Comme tous les Marocains, Elie Mouyal s’est tout de suite demandé comment il pouvait aider les sinistrés du terrible séisme qui a frappé le Haouz, le 8 septembre. Ce natif de Fès, Marrakchi de cœur et d’adoption, est un architecte reconnu dans la cité ocre, spécialisé dans les constructions en terre. Il s’est aussitôt mis à construite un prototype de « nouala » nouvelle génération, qui pourrait servir provisoirement à reloger les milliers de familles privés d’un toit. Même si son initiative ne suscite pas encore l’enthousiasme des décideurs, il ne perd pas espoir et propose des idées sur l’implication des architectes dans le long processus de reconstruction en cours. Elie Mouyal revient pour nous également sur l’état de l’architecture dans le pays, des limites de la rénovation du patrimoine local, et sur les raisons qui l’ont poussé à revenir à l’essentiel, la terre.
Tout d’abord, comment vos proches et vous-même allez, quinze jours après le séisme ?
Nous allons bien hamdoullah, personne de mon entourage n’est directement touché. Mais vivre un tel évènement marque votre vie. Nous avons partagé, comme tout le monde, un instant de grande frayeur qui vous fait prendre conscience de l’extrême vulnérabilité de l’existence. Dans ce genre de cas, il n’y a plus de différence entre riches et pauvres, et on se sent tous démunis face à la puissance de la nature. Mais rapidement, nos pensées et nos angoisses sont allées vers les gens les plus touchés par la catastrophe.
À quel moment avez-vous saisi l’ampleur du drame qui a touché les habitants des montagnes ?
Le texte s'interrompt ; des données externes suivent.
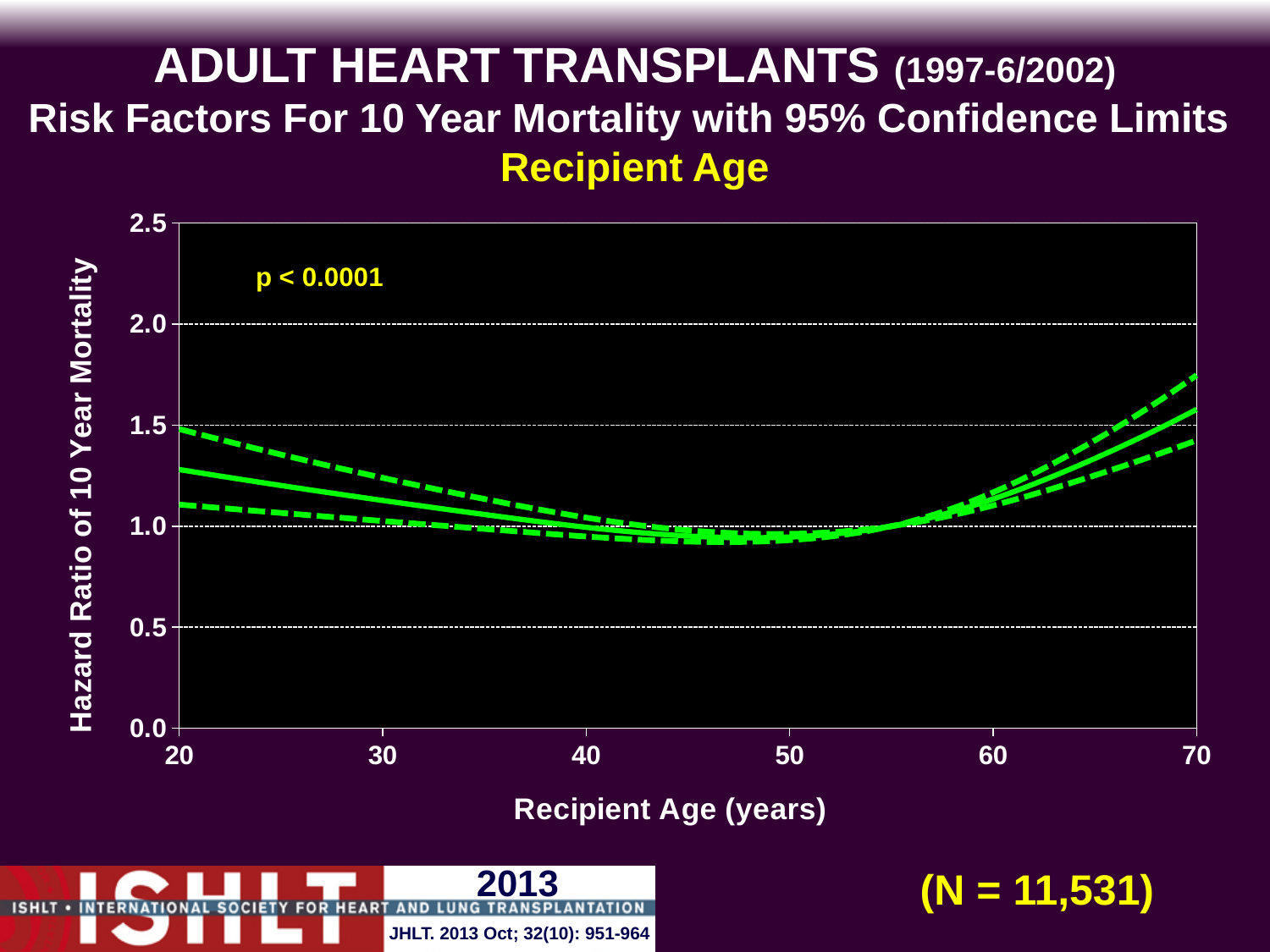
What is the label of the y axis? Hazard Ratio of 10 Year Mortality Is the hazard ratio of the upper dashed confidence limit at recipient age 70 greater or less than 1.5? greater Does the hazard ratio of the solid line rise or fall as recipient age increases from 20 to 45? fall What kind of chart is shown on the slide? line chart Is the hazard ratio of the solid line at recipient age 20 greater or less than 1.0? greater Which recipient age has the higher hazard ratio on the solid line, 20 or 70? 70 How many lines are plotted on the chart? 3 Is the hazard ratio of the solid line at recipient age 40 greater or less than 1.5? less Does the hazard ratio of the solid line rise or fall as recipient age increases from 55 to 70? rise What is the label of the x axis? Recipient Age (years)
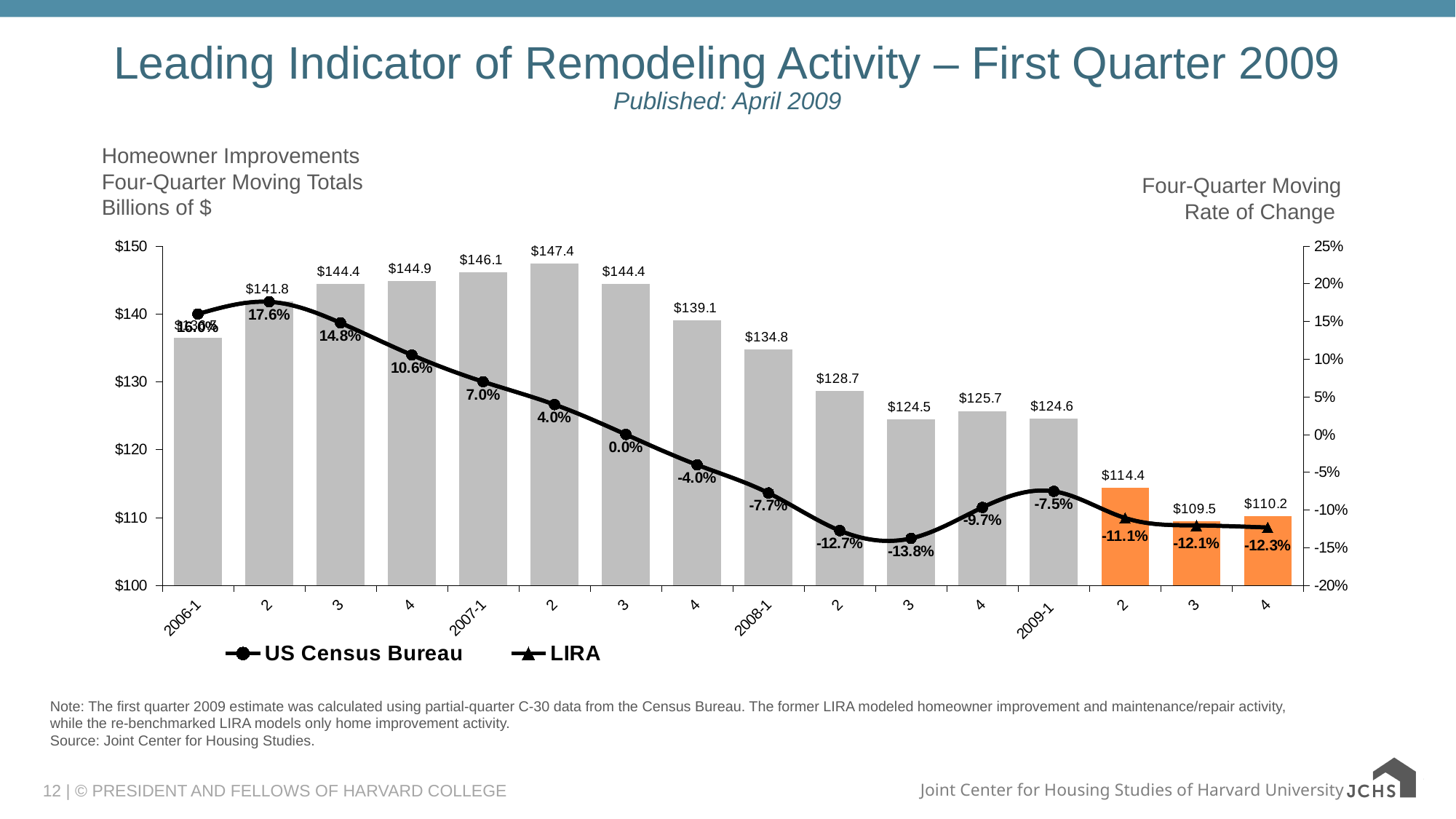
What is the four-quarter moving total shown for the 2009-4 bar? $110.2 Which quarter has the highest four-quarter moving total of homeowner improvements? 2007-2 Which quarter has the lowest four-quarter moving rate of change? 2008-3 How many series does the legend list? 2 Which quarter has the lowest four-quarter moving total of homeowner improvements? 2009-3 How many quarters (bars) are plotted on the chart? 16 What is the four-quarter moving total of homeowner improvements for 2007-2? $147.4 Which is larger, the four-quarter moving total for 2008-4 or for 2009-1? 2008-4 What is the four-quarter moving rate of change shown for 2008-3? -13.8% What is the overall trend of the four-quarter moving totals from 2007-2 to 2009-3? Falling What is the difference between the four-quarter moving totals for 2007-2 and 2009-3? $37.9 What are the two series named in the legend? US Census Bureau and LIRA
Lorsque j’ai reçu le lendemain, à travers un message sur mon téléphone, un tableau indiquant le nombre de villages et douars situés à proximité de l’épicentre du séisme. Outre l’inquiétude pour ces habitants, j’ai appris à cette occasion que le Haut Atlas est bien plus peuplé que nous le pensions en réalité. Ce document recense 700 villages et hameaux dans un rayon d’à peine 30 kilomètres de l’épicentre. Ce nombre passe à mille sur un rayon de quarante kilomètres. Lorsque vous savez que la puissance de la secousse avoisine les 7 sur l’échelle de Richter, vous saisissez immédiatement l’ampleur de la catastrophe. Les chiffres concernant le nombre de villages et hameaux ou douars enclavés, car il faut bien distinguer les deux, font aussi comprendre la réaction des autorités de ne pas ouvrir les portes à toutes les sollicitations d’aides proposées par de nombreux pays les jours qui ont suivi le séisme. Il me paraît fort logique qu’avec un tel terrain accidenté, la priorité est d’éviter l’encombrement. Comment voulez-vous organiser la logistique d’un afflux massif d’équipes venues de l’étranger alors même que trois jours après, près de la moitié des villages n’étaient pas encore accessibles ? Nous n’avions vraiment pas besoin d’une telle polémique à ce moment là.